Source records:
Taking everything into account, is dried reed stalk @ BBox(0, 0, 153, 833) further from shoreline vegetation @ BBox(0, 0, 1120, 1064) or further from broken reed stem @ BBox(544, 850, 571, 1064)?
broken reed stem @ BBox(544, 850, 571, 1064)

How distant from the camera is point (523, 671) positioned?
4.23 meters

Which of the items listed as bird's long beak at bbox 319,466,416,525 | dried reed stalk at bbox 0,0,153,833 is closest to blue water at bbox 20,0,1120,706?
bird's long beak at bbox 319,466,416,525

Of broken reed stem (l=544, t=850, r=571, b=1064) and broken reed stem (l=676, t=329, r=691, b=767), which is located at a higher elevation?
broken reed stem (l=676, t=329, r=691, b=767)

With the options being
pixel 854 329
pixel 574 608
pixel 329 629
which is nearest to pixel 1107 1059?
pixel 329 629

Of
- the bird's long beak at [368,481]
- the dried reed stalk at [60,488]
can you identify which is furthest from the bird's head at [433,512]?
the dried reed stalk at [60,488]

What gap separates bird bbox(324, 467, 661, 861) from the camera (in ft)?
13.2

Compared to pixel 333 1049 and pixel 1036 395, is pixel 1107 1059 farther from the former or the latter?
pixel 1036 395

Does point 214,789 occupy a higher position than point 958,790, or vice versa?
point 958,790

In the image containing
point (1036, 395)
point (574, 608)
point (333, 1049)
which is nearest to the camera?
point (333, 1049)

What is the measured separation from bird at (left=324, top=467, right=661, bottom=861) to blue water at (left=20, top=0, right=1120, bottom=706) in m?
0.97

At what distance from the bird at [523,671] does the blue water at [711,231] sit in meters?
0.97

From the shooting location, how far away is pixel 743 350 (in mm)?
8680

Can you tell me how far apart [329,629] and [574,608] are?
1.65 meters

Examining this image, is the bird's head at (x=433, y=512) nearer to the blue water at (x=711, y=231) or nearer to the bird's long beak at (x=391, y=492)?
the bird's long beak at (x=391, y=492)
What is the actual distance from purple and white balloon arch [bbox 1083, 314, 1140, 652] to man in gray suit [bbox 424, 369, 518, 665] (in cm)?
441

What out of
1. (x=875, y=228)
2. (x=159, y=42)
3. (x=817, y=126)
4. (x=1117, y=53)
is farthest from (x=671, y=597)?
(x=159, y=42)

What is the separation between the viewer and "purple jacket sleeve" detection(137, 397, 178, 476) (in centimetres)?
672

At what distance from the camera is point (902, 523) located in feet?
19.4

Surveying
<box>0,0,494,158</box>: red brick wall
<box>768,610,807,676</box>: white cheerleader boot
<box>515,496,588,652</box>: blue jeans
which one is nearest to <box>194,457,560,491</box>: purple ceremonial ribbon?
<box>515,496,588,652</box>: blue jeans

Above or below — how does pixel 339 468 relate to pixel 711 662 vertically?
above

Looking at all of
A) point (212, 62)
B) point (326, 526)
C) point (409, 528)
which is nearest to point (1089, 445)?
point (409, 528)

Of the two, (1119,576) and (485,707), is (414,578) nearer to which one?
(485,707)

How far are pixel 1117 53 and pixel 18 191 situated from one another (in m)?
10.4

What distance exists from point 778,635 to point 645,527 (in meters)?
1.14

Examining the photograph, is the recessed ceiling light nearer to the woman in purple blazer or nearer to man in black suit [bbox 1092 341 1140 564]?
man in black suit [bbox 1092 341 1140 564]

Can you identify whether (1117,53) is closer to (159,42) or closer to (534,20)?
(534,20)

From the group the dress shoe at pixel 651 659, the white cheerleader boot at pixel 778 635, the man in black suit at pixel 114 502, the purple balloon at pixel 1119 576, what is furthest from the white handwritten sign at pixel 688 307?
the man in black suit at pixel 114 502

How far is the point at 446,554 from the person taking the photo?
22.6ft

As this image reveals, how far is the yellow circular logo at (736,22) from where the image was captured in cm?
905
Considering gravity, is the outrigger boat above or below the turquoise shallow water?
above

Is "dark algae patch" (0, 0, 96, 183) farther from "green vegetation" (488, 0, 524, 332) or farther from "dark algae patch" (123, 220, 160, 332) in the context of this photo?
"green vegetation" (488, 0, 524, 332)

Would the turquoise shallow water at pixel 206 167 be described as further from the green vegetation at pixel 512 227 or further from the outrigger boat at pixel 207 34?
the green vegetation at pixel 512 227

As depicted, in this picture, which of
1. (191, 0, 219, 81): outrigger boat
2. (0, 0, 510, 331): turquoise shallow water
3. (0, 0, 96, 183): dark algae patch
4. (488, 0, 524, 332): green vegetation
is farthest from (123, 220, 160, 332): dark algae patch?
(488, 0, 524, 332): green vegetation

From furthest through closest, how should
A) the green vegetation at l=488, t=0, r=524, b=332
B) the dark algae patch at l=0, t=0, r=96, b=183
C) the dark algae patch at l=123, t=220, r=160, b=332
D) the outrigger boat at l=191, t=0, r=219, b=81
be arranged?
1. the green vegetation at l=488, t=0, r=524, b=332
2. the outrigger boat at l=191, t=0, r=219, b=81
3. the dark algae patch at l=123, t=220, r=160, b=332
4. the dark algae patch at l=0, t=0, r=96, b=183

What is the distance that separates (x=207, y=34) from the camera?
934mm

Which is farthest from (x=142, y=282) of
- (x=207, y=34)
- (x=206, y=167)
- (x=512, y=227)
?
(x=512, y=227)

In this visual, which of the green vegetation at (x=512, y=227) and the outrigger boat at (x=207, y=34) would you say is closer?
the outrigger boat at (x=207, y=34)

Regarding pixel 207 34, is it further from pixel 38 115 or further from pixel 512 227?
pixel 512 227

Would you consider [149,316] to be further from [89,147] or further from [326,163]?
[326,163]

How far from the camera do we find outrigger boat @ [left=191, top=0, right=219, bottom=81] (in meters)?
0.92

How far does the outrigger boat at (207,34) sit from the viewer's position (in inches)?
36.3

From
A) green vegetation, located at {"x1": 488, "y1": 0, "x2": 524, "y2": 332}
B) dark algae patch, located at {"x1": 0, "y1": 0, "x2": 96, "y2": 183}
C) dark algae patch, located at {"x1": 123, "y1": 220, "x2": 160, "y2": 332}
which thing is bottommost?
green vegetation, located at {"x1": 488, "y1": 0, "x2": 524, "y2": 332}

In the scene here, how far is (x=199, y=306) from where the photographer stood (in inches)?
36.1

- Goal of the exercise
Please reproduce the data word for word, from the line containing "How far does" through the end of the data.

- Answer to the problem
How far does the outrigger boat at (207,34) sit from the viewer's position (in inches)?
36.3

From
A) green vegetation, located at {"x1": 488, "y1": 0, "x2": 524, "y2": 332}
B) dark algae patch, located at {"x1": 0, "y1": 0, "x2": 96, "y2": 183}
C) dark algae patch, located at {"x1": 123, "y1": 220, "x2": 160, "y2": 332}
which thing is bottommost?
green vegetation, located at {"x1": 488, "y1": 0, "x2": 524, "y2": 332}

In the scene here, how far is (x=199, y=306) from where the photographer stood (in inches)?
36.1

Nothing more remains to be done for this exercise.